ブテリンはブルームバーグとのインタビューで、「クリプトに深く関わっている人たち、特にものづくりをしている人たちの多くは、弱気市場を歓迎している」と語った。「彼らが弱気市場を歓迎するのは、このように長期間にわたって価格が大幅に上昇すると、多くの人が喜ぶのは当然だが、非常に短期的な投機的注目を集める傾向があるからだ」

暗号通貨の価格は、投資家や投機家がコロナのパンデミックを受けて経済や世界市場に加えられた大量の刺激が減ることを期待して、11月初旬に記録的な高値を付けて以来、暴落している。ブルームバーグ・ギャラクシー・クリプト・インデックスは、過去最高値から約45%下落している。世界で最も広く利用されているブロックチェーンの固有通貨であるイーサリアムは、同時期に約40%下落している。

2018年の前回の「暗号通貨の冬」以降、このセクターはブームになっている。価格追跡サイト「CoinGecko」には、驚異的な12,588のトークンが掲載されている。最新の暗号の強気の動きの中で投資された多額の資金は、多くの一夜の億万長者や億万長者の物語を生み出したかもしれないが、暗号における一人の利益は、しばしば別の人の損失と痛みでもある。「パンプ&ダンプ」(宣伝と暴落)と呼ばれるような市場操作スキームは、短期的な利益のためだけにクリプトに参加している人が運営するクリプトアプリケーションでよく見られた。

28歳のクリプト億万長者は、「冬になると、モデルやチームの面でクリプトアプリケーションの多くが消えていき、どのプロジェクトが実際に長期的に持続可能なのかがわかるようになる」と語った。

しかし、昨年からの市場の動きに「驚いている」というブテリンは、暗号が再び冬の時代に突入したのか、それとも市場全体の変動を反映しているだけなのか、はっきりとはわからないと言う。

「暗号市場は、非常にニッチな参加者に支配され、伝統的な市場とはかなり切り離されたニッチなグループから、ますます主流の金融市場の一部のように振る舞うものへと、ある種のスイッチを入れたように感じられる」と、2月12日にデンバーから語った。

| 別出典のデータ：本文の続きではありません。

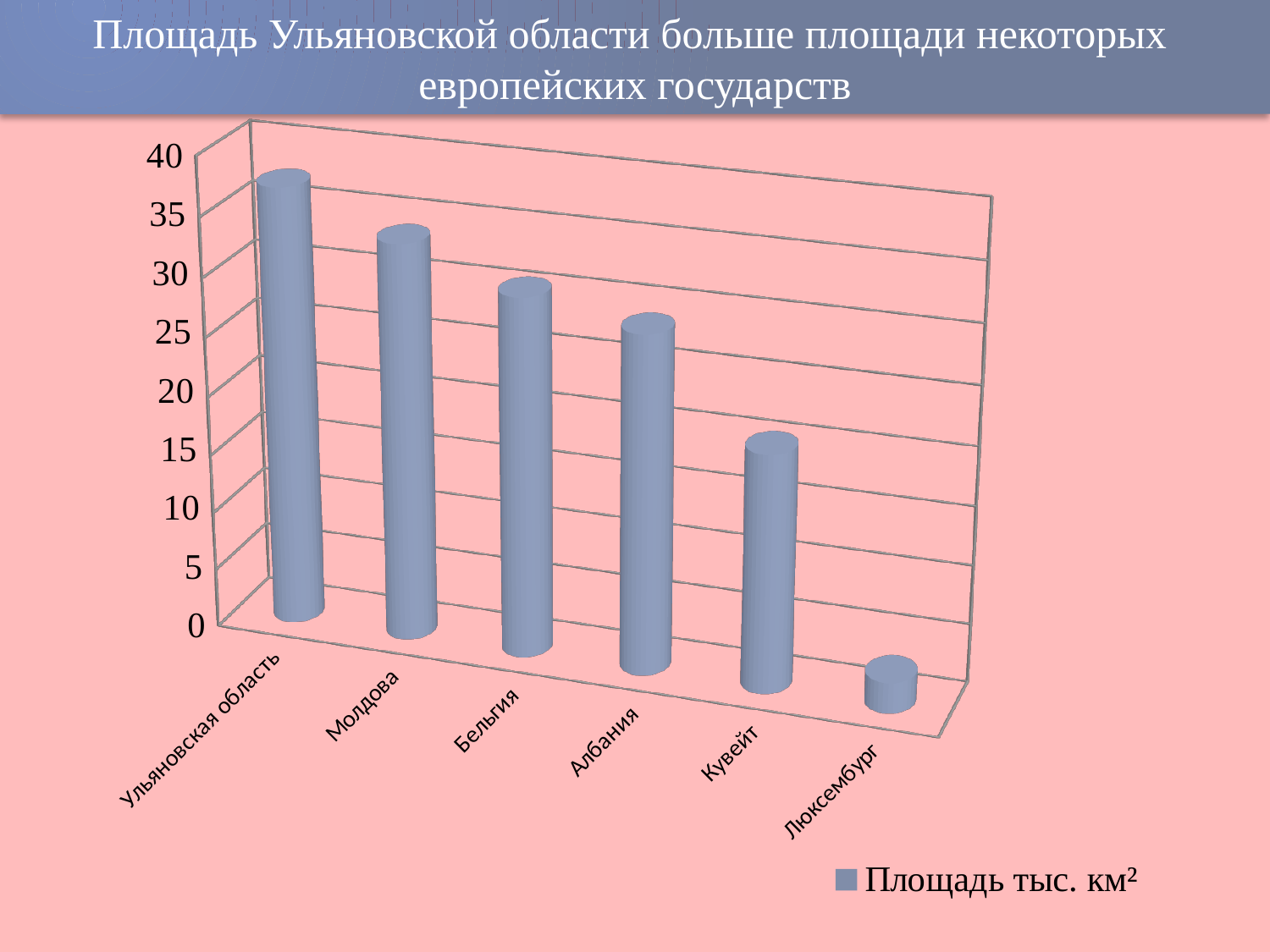
Which category has the highest value in the chart? Ульяновская область Which is larger, the value for Бельгия or the value for Люксембург? Бельгия What kind of chart is shown on the slide? bar chart Is the value for Кувейт greater or less than 25? less Do the values rise or fall from left to right along the x axis? fall What series name is shown in the chart legend? Площадь тыс. км² How many series does the legend list? 1 Is the value for Люксембург greater or less than 5? less Which is larger, the value for Ульяновская область or the value for Кувейт? Ульяновская область Is the value for Ульяновская область greater or less than 30? greater How many categories are plotted in the chart? 6 Which category has the lowest value in the chart? Люксембург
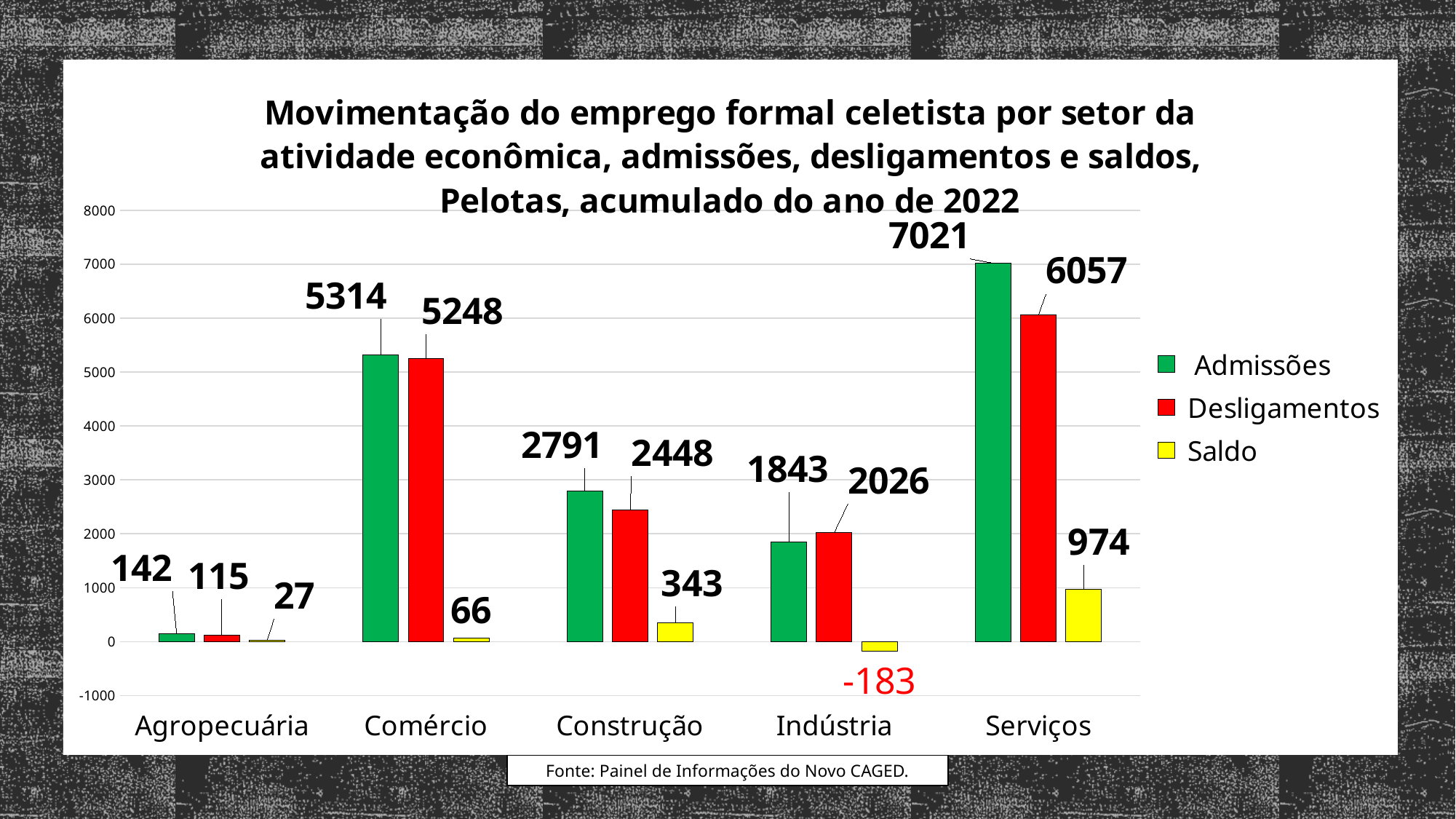
What colour represents the Saldo series in the legend? Yellow Which sector has the lowest Desligamentos value? Agropecuária What is the difference between Admissões and Desligamentos for Construção? 343 What kind of chart is shown on the slide? Bar chart What is the value of Admissões for Serviços? 7021 How many sectors are shown on the x axis? 5 What is the value of Desligamentos for Comércio? 5248 How many series does the legend list? 3 Which sector has the highest Admissões value? Serviços Is the Admissões value for Comércio greater or less than 5000? greater What is the Saldo value for Indústria? -183 Which is larger for Indústria, Admissões or Desligamentos? Desligamentos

また、「暗号の冬」は、クリプトでプロジェクトを構築している人が技術の向上に集中するのにも役立つとも述べている。

ブテリンのコメントは、クロスブロックチェーンブリッジである人気の暗号プロトコルWormholeが3億ドル以上でハッキングされてから間もなくのことだった。ブテリンは1月に、クロスブロックチェーンブリッジを使用するリスクについて警告した。いわゆるクロスブロックチェーンブリッジは、あるブロックチェーン上の暗号通貨を、スマートコントラクトと呼ばれるソフトウェアプログラムにロックして、別のブロックチェーン上で並行して暗号通貨を発行することで機能することが多い。

ブテリンは近年、イーサリアムのスケーリングに焦点を移している。人気のあるブロックチェーンは、イーサリアムでの取引が時間とコストがかかることから、長い間批判を受けてきた。ブテリンのイーサリアム財団は、イーサリアムの歴史の中でおそらく最も重要なアップグレードを行い、ブロックチェーンのスケーラビリティを向上させるための最新の取り組みを主導している。

「誰もが再びブロックチェーンを使おうとしているときに」とブテリンは言う。「私たちは、彼らに、ブロックチェーンを発見してほしくない。実は、チェーンにはみんなのための十分なスペースがない」ということを再び発見してほしくないのだ」

Muyao Shen, Matthew Hill. Ethereum Founder Buterin Says Crypto ‘Welcomes’ Another Winter. © 2022 Bloomberg L.P.